Those Phrases from My Parent Which Rescued Me as a Brand-New Father

"I think I was simply trying to survive for the first year."

Former Made In Chelsea personality Ryan Libbey thought he would to handle the demands of fatherhood.

Yet the truth quickly became "very different" to what he pictured.

Severe health complications around the birth caused his partner Louise hospitalised. Suddenly he was pushed into becoming her primary caregiver while also looking after their infant son Leo.

"I was doing all the nights, each diaper… every stroll. The role of both parents," Ryan explained.

Following eleven months he burnt out. That was when a chat with his parent, on a public seat, that made him realise he couldn't do it alone.

The direct statement "You aren't in a good place. You need some help. In what way can I help you?" opened the door for Ryan to speak honestly, look for assistance and start recovering.

His situation is commonplace, but rarely discussed. While the public is now better used to addressing the strain on moms and about PND, less is said about the difficulties dads go through.

Seeking help isn't a weakness to seek assistance

Ryan believes his challenges are linked to a broader reluctance to communicate between men, who often internalise damaging notions of manhood.

Men, he says, often feel they must be "the harbour wall that just takes the pounding and remains standing time and again."

"It isn't a show of weakness to request help. I didn't do that soon enough," he clarifies.

Clinical psychologist Dr Jill Domoney, a specialist focusing on mental health surrounding childbirth, notes men often don't want to accept they're struggling.

They can believe they are "not a legitimate person to be seeking help" - particularly in front of a mum and baby - but she stresses their mental health is vitally important to the family.

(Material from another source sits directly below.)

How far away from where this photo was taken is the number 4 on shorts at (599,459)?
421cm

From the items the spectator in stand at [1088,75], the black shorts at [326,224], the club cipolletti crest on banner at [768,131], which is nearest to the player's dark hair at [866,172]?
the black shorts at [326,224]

Ryan's heart-to-heart with his dad provided him with the chance to ask for a respite - spending a short trip away, outside of the home environment, to gain perspective.

He understood he had to make a shift to focus on his and his partner's feelings as well as the day-to-day duties of caring for a new baby.

When he opened up to Louise, he realised he'd missed "what she longed for" -reassuring touch and paying attention to her words.

'Parenting yourself

That realisation has reshaped how Ryan perceives parenthood.

He's now writing Leo regular notes about his journey as a dad, which he aspires his son will read as he grows up.

Ryan thinks these will assist his son to more fully comprehend the language of emotional life and make sense of his parenting choices.

The notion of "reparenting" is something musician Professor Green - real name Stephen Manderson - has also strongly identified with since having his son Slimane, who is now four years old.

As a child Stephen did not have reliable male guidance. Even with having an "incredible" connection with his dad, profound trauma caused his father struggled to cope and was "present intermittently" of his life, affecting their connection.

Stephen says repressing emotions caused him to make "terrible actions" when in his youth to change how he was feeling, finding solace in substance use as a way out from the anguish.

"You turn to behaviours that don't help," he says. "They might temporarily change how you feel, but they will ultimately exacerbate the problem."

Strategies for Coping as a New Father

  • Talk to someone - if you're feeling under pressure, speak to a trusted person, your spouse or a therapist what you're going through. It can help to ease the pressure and make you feel less isolated.
  • Maintain your passions - keep doing the pursuits that made you feel like you before the baby arrived. This might be exercising, socialising or playing video games.
  • Don't ignore the body - nutritious food, staying active and when you can, resting, all are important in how your mental state is doing.
  • Meet other parents in the same boat - sharing their stories, the messy ones, along with the good ones, can help to normalise how you're experiencing things.
  • Know that asking for help is not failure - prioritising your own well-being is the most effective way you can care for your family.

When his father subsequently died by suicide, Stephen expectedly had difficulty processing the loss, having not spoken to him for years.

As a dad now, Stephen's committed not to "continue the chain" with his own son and instead provide the safety and emotional guidance he lacked.

When his son starts to have a tantrum, for example, they practise "releasing the emotion" together - processing the emotions in a healthy way.

Each of Ryan and Stephen say they have become more balanced, healthier men since they confronted their issues, altered how they talk, and taught themselves to manage themselves for their sons.

"I am now more capable of… sitting with things and handling things," explains Stephen.

"I expressed that in a note to Leo the other week," Ryan says. "I expressed, on occasion I believe my role is to instruct and tell you what to do, but the truth is, it's a two-way conversation. I am discovering as much as you are through this experience."

Taylor Wolf
Taylor Wolf

Elara is a seasoned sports analyst with over a decade of experience in betting strategies and odds analysis.